Mettre les agences sous pression, c’est assécher leur potentiel de création et d’innovation, et les inciter à ne jamais faire que le minimum. Là encore, est-ce vraiment l’intérêt des annonceurs que les agences n’aient plus les moyens d’investir dans la technologie, de rester à jour des dernières tendances et de développer leurs talents créatifs ? Le résultat, c’est un cercle vicieux déflationniste qui tire toute la profession vers le bas et dont les annonceurs seront, au bout du compte, les victimes.

Pour une charte de bonnes pratiques

Cette logique perdant-perdant est d’autant plus déplorable que la situation réclamerait davantage de solidarité et qu’il devrait être évident pour tous que la bonne santé des uns dépend de la bonne santé des autres, au propre comme au figuré. Dans toute la société, la crise sanitaire a aiguisé une demande de sens et de responsabilité qui était déjà palpable. Quel sens et quelle responsabilité y a-t-il à se targuer, d’un côté, d’une politique RSE ambitieuse et à organiser, de l’autre, une telle épreuve pour sélectionner un fournisseur ?

Le sens et la responsabilité, ce sont aussi des priorités pour les agences. Donner du sens à nos collaborateurs en ne les plaçant pas dans un environnement de compétition permanente, dont l’horizon s’arrête au prochain appel d’offres. Être responsable vis-à-vis de nos clients, qui payent pour notre attention et notre travail, et qui les méritent de ce fait davantage que des prospects qui ne les respectent pas. Aujourd’hui, l’attitude la plus responsable serait malheureusement, comme certains l’ont déjà annoncé, de ne plus participer à des appels d’offres payants.

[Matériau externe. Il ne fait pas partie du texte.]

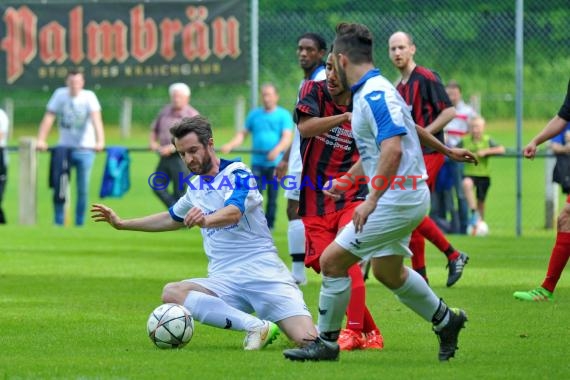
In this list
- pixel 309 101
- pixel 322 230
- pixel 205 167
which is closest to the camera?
pixel 205 167

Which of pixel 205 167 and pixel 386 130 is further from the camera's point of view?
pixel 205 167

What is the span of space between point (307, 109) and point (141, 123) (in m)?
28.5

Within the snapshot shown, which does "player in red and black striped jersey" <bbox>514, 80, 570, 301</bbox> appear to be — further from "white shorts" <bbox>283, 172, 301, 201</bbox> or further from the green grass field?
"white shorts" <bbox>283, 172, 301, 201</bbox>

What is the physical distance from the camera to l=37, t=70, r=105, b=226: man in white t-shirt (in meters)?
18.7

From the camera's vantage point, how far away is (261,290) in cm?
796

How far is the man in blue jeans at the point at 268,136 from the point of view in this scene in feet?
59.7

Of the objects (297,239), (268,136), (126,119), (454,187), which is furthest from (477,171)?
(126,119)

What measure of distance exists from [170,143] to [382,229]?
37.7 ft

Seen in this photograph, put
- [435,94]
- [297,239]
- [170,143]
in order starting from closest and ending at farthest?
[435,94] → [297,239] → [170,143]

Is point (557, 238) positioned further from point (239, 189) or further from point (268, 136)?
point (268, 136)

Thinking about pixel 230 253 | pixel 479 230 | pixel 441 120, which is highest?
pixel 441 120

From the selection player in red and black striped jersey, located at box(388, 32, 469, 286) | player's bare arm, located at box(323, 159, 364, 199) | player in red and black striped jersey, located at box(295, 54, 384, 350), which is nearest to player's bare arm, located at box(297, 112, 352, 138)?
player in red and black striped jersey, located at box(295, 54, 384, 350)

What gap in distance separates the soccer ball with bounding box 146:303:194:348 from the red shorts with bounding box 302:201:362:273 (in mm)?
968

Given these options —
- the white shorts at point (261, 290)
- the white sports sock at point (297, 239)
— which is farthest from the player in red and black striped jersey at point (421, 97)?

Il y aurait pourtant un moyen moins radical d’échapper à cette spirale mortifère. Il suffirait d’établir, entre agences et annonceurs, une charte de bonnes pratiques instaurant quelques principes simples : budget minimum pour que soit lancé un appel d’offres, liste obligatoire d’informations à communiquer, transparence des critères et des conditions de sélection, limitation du nombre de candidats, définition de la quantité et la nature des travaux susceptibles d’être demandés, indemnisation de ceux-ci quand ils vont au-delà de la proposition stratégique et méthodologique… En s’accordant sur de telles règles, qui, en outre, accéléreraient le processus de sélection et amélioreraient la qualité des réponses, toutes les parties prenantes feraient preuve de responsabilité et se donneraient les moyens de sortir par le haut de cette regrettable crise dans la crise.